A search for similar folds in the PDB with the SSM server 29 revealed matches to a slew of 3-β-strand meander folds (like chemokines), and a standout superposition (35 aligned Cα positions with 2.24 Å RMSD and 23% amino acid identity, suggestive of distant homology) with the N-terminal Cys-rich domain of a heparin-binding growth factor that overlays the JTB antiparallel β-sheet and its two disulfide bridges with corresponding features in midkine (PDB file IMKN);30 notably, the looped-out helix in JTB is missing from midkine (Figure 3 D).

The JTB fold architecture confounded most attempts to predict its three-dimensional structure due to a few key factors: (a) an unknown disulfide connectivity map for the conserved Cys residues; (b) a poor local alignment of the JTB species variants in the looped-out helix α1, which resulted in an unpredicted helix by programs like PSIPRED; (c) the assumption that the ~20 amino acid linker between βA and βB (which is constricted by the short helix α1 in the structure) could be used as a long overhand loop, misorienting β-strands and producing an incorrect β-sheet; and (d) a critical inability (perhaps due to the long, central linker) to locate the correct, closest template in the midkine structure. As Cys-rich domains are ubiquitous and important interaction modules in proteins—whether they are part of extracellular structures and involved in disulfide bridges, or form intracellular domains where the cysteines are metal-binding residues, fold recognition and ab initio programs have to improve their ability to predict their structures. Prediction of the correct set of disulfide-linked cystines (or nest of metal-coordinating Cys residues) is critical to defining distance constraints that potentially lead to good chain topologies and three-dimensional models of small Cys-rich modules like JTB.

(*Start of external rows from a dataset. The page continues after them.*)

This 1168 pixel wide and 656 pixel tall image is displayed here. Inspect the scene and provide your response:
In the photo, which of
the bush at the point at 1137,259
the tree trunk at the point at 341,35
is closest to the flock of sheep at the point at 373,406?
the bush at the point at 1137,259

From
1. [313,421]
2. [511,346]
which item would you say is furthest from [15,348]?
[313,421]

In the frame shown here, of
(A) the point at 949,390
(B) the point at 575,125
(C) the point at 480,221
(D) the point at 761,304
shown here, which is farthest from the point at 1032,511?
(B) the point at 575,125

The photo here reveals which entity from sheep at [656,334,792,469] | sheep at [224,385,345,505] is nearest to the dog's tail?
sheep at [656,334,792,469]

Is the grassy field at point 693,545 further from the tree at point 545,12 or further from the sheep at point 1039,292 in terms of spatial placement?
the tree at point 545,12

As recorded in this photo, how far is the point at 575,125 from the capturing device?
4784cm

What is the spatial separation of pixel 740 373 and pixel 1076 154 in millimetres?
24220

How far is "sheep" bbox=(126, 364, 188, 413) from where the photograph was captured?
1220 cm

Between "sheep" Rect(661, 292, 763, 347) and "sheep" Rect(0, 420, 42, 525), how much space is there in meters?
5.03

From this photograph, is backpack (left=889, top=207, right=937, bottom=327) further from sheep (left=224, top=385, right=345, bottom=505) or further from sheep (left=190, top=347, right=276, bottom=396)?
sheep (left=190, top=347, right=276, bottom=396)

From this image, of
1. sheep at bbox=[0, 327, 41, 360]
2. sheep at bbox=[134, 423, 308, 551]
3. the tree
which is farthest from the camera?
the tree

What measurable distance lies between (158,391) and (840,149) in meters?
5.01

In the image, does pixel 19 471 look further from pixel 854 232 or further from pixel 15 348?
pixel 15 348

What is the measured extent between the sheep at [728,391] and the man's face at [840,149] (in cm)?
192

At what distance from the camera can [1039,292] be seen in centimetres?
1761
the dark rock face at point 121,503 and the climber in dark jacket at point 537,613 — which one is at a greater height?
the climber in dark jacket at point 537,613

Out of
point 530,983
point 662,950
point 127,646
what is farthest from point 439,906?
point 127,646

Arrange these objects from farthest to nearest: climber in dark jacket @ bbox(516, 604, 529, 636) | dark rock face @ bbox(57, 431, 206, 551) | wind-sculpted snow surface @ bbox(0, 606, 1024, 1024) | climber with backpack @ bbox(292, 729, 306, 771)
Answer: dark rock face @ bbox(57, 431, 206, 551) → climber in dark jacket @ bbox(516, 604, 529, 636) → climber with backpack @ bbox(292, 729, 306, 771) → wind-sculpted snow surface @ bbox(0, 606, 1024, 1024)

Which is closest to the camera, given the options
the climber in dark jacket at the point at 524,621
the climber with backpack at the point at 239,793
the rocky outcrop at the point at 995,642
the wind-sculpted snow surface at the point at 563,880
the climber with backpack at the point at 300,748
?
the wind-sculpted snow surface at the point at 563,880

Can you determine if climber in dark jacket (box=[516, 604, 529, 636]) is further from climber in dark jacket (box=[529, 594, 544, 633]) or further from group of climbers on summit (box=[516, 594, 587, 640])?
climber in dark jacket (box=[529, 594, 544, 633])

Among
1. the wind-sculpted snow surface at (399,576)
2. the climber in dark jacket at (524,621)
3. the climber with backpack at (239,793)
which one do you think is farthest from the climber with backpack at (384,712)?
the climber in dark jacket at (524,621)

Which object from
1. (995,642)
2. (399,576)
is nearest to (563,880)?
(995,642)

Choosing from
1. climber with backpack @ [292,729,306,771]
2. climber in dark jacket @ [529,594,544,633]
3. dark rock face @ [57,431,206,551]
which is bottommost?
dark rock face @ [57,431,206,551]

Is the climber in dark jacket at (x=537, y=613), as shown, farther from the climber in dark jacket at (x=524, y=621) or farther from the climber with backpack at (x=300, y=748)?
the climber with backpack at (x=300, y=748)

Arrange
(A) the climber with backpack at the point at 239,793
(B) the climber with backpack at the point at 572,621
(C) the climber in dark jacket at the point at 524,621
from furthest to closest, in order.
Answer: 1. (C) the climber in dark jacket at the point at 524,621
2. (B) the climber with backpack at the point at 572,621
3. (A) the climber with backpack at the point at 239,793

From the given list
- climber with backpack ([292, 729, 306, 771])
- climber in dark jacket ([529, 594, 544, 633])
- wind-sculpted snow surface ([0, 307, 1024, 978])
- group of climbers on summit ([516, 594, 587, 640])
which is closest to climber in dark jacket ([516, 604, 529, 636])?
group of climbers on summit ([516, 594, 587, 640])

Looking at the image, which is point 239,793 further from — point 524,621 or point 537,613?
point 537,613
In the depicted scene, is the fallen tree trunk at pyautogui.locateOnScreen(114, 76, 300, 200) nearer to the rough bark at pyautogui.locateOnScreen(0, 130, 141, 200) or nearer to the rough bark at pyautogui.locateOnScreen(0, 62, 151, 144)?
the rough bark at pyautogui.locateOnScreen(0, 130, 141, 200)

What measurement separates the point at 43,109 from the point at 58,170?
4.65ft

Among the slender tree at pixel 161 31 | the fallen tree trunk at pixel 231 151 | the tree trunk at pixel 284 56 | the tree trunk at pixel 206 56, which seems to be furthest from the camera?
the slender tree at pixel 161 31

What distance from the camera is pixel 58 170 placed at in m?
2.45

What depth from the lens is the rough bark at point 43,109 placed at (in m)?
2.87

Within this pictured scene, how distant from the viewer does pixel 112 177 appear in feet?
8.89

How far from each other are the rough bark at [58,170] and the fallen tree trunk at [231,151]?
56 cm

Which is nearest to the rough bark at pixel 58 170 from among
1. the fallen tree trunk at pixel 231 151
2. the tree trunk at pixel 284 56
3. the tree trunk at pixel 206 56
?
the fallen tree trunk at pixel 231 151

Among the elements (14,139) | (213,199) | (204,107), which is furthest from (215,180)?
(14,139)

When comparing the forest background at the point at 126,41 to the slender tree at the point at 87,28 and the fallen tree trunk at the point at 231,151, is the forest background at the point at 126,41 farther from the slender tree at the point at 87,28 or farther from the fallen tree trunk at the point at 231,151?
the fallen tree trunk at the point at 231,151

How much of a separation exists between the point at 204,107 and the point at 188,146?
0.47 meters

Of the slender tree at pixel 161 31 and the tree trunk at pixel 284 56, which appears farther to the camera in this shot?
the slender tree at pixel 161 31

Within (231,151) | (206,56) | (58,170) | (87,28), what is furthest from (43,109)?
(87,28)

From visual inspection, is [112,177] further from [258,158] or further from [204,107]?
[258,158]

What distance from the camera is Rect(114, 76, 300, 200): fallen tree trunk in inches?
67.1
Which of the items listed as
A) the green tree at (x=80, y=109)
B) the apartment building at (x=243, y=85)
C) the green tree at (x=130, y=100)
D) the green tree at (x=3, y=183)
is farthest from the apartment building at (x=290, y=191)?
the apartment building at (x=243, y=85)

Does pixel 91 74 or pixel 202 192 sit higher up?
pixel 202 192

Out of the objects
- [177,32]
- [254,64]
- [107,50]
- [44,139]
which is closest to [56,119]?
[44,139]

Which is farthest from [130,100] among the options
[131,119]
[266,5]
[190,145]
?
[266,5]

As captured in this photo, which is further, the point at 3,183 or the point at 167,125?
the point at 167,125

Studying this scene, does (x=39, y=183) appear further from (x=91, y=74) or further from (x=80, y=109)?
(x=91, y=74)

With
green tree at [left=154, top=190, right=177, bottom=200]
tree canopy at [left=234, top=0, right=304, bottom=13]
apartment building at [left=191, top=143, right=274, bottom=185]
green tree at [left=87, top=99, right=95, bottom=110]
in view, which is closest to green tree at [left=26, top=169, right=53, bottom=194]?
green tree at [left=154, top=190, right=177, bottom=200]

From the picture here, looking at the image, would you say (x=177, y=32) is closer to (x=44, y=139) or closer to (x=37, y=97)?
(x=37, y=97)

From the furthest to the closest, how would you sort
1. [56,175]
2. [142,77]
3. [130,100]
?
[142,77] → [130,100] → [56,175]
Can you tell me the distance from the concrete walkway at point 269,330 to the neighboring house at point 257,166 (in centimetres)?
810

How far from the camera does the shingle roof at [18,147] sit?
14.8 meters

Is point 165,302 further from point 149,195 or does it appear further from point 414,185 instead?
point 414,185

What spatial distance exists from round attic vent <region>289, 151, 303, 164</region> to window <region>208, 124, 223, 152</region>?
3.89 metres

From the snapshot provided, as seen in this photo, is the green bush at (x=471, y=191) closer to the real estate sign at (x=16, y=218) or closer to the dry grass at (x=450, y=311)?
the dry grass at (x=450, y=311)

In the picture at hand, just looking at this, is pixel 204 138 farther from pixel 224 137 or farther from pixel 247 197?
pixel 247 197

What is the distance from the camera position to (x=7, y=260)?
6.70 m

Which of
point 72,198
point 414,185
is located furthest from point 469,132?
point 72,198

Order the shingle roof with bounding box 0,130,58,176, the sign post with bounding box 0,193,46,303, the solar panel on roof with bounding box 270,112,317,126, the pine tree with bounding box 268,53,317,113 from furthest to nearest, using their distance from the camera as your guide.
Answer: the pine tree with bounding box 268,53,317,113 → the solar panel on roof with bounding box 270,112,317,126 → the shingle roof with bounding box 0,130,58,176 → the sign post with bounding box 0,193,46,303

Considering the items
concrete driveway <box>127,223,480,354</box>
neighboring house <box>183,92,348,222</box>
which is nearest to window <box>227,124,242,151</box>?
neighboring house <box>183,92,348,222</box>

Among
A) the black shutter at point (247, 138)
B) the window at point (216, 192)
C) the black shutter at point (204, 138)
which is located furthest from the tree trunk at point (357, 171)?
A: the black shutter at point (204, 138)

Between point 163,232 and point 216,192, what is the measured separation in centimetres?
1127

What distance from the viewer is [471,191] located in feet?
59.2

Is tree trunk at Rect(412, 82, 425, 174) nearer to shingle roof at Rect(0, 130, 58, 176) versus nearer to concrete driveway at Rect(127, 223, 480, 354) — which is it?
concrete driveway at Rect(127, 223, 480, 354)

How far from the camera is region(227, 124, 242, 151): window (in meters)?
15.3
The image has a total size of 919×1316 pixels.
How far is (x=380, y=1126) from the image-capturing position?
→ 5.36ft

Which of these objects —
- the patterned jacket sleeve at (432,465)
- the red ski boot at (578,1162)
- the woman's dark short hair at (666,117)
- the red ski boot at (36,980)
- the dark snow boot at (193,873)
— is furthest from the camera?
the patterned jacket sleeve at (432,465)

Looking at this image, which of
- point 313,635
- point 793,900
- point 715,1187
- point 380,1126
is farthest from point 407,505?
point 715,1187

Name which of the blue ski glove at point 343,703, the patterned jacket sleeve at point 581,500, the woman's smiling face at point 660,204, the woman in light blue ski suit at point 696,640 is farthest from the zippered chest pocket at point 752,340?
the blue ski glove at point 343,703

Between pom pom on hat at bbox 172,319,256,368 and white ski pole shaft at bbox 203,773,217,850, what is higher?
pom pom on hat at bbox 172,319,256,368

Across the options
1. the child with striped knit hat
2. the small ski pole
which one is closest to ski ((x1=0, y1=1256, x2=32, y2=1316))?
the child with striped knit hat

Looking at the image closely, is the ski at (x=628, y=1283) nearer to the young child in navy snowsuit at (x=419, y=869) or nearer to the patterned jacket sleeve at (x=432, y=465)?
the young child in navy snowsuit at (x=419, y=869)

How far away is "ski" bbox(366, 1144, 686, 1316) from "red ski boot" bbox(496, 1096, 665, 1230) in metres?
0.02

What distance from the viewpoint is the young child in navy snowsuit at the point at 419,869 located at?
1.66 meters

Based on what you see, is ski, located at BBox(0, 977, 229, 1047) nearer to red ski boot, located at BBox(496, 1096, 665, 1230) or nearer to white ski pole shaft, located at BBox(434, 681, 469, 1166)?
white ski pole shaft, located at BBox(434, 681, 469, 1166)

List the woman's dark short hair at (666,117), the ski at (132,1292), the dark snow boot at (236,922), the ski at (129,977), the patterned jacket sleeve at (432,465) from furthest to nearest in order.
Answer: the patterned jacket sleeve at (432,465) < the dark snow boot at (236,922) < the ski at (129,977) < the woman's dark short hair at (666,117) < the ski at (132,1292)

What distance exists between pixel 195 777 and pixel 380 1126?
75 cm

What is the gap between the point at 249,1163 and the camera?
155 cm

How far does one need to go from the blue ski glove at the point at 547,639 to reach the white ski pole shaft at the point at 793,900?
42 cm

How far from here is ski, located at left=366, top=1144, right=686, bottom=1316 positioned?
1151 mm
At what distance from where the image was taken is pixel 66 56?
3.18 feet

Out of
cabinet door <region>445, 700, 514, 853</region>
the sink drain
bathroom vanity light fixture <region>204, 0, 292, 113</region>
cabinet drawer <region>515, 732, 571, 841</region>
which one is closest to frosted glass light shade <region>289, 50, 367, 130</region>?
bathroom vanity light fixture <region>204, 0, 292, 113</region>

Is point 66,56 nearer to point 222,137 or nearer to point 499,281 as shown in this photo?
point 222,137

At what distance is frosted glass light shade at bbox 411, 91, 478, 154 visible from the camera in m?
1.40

The structure of Autotaxin (ATX) in complex with an inhibitor (CASP ID - T0543, PDB ID - 2XRG)

Autotaxin (ATX) is a secreted ~100 kDa extracellular glycoprotein that belongs to the enzyme family of ectonucleotide pyrophosphatase/phosphodiesterases (ENPP).31 All ENPP family members have a nucleotide pyrophosphatase activity. However, ATX is the only family member that can also hydrolyze lysophosphatidylcholine (LPC) into lysophosphatidic acid (LPA),32,33 a signaling lipid that activates many cellular pathways via the binding to specific G-protein coupled receptors.34 The LPC substrates of ATX vary in length, and in saturated and unsaturated alkyl-groups. Additionally, the lipid product LPA is a potent inhibitor of ATX.35 ATX is involved in many physiological and pathophysiological processes like inflammation, neuropathic pain, cell migration and cancer.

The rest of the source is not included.